Sheila Ahuja is an Associate in Allen & Overy's Hong Kong office. She has been involved in a range of arbitrations involving various jurisdictions such as India, England and Wales and the Philippines. She has assisted in court and arbitration proceedings involving disputes relating to derivatives transactions and has also assisted international corporations in relation to regulatory investigations before disciplinary bodies in Hong Kong and England and Wales. Her recent experience includes representing an international oil and gas major and its Indian joint venture partner in arbitration proceedings commenced against the Government of India under the UNCITRAL Rules, representing a European construction and engineering company in an ICSID arbitration against the Government of Philippines, and representing a European investment bank in derivatives arbitration in London under the LCIA Rules.
Ms. Ahuja is admitted to practice in Hong Kong. She studied in London, Hong Kong and Cambridge.
When Prof. Catherine A. Rogers wrote on this topic in 2002, she noted that international arbitration "dwells in an ethical no-man’s land."1
A common feature in the practice of every lawyer around the world is professional conduct regulation. Lawyers across all jurisdictions are subject to certain rules which regulate their conduct in the practice of their profession. Most, if not all, jurisdictions have their own set of rules governing the conduct of those lawyers who are admitted into that jurisdiction. In many but not all cases these rules continue to bind a lawyer irrespective of where he or she chooses to practice. Thus although the principle of applying each of these rules is largely territorial, their application in some situations is extraterritorial.
Professional conduct regulation is also territorial in the sense that a lawyer may be subject to the rules of the jurisdiction in which he or she chooses to practice, just by virtue of being physically located in that jurisdiction and even if not qualified in that jurisdiction.

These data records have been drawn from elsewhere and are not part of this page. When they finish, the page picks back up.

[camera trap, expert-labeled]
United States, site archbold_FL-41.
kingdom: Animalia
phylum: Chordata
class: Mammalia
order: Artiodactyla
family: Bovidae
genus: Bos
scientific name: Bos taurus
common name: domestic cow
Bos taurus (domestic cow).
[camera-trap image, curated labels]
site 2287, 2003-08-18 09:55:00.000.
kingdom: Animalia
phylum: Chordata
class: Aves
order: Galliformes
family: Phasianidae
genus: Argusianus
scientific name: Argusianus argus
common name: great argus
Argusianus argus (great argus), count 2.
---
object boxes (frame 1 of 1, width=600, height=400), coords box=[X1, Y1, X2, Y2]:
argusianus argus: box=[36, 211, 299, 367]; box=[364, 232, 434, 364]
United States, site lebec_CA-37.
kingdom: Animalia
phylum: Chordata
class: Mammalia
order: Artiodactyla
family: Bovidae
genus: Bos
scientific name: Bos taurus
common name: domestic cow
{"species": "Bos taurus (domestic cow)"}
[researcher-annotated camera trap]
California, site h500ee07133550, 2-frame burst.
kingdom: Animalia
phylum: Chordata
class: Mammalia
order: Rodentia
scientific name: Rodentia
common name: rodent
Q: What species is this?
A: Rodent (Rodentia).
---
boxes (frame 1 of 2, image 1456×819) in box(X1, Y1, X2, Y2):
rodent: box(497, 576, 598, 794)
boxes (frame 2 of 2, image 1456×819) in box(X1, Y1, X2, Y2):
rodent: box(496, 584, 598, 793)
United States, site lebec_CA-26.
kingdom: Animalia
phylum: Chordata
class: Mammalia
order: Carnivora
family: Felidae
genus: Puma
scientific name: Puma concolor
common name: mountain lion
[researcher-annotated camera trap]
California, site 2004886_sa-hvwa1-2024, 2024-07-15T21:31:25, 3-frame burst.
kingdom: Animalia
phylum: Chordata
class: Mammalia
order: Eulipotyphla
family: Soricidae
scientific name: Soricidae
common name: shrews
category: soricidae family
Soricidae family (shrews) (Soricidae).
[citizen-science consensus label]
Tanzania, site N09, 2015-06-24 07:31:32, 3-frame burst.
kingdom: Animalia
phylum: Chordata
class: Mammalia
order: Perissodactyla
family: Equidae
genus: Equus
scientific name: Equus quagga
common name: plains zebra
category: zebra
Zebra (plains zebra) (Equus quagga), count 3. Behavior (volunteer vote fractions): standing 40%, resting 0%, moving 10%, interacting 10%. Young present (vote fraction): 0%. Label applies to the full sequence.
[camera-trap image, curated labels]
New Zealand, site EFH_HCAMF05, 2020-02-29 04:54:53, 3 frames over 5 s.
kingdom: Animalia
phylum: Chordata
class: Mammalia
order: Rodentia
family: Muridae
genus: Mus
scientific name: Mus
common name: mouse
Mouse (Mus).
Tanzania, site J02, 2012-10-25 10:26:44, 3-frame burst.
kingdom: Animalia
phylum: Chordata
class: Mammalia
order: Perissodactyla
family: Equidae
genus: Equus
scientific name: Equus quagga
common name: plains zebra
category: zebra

Thus a practising lawyer could at any certain point in time be subject to multiple rules in multiple jurisdictions, the connection in most cases resulting from one type of territorial connection or another with such jurisdiction.
While a territorial-based approach is completely logical in the territorial-based platform of national court litigation, this approach is not easily translated into international arbitration. International arbitration by its very nature involves arbitration lawyers from different jurisdictions coming together before what is more likely than not an internationally-composed arbitral tribunal seated in a jurisdiction that very often bears no connection to any of the parties. This begs the question as to what is the best approach to regulate the professional activities of lawyers in international arbitration. While that may be an interesting question, most interesting questions are labelled so for lack of an obvious answer. This is most certainly one of them.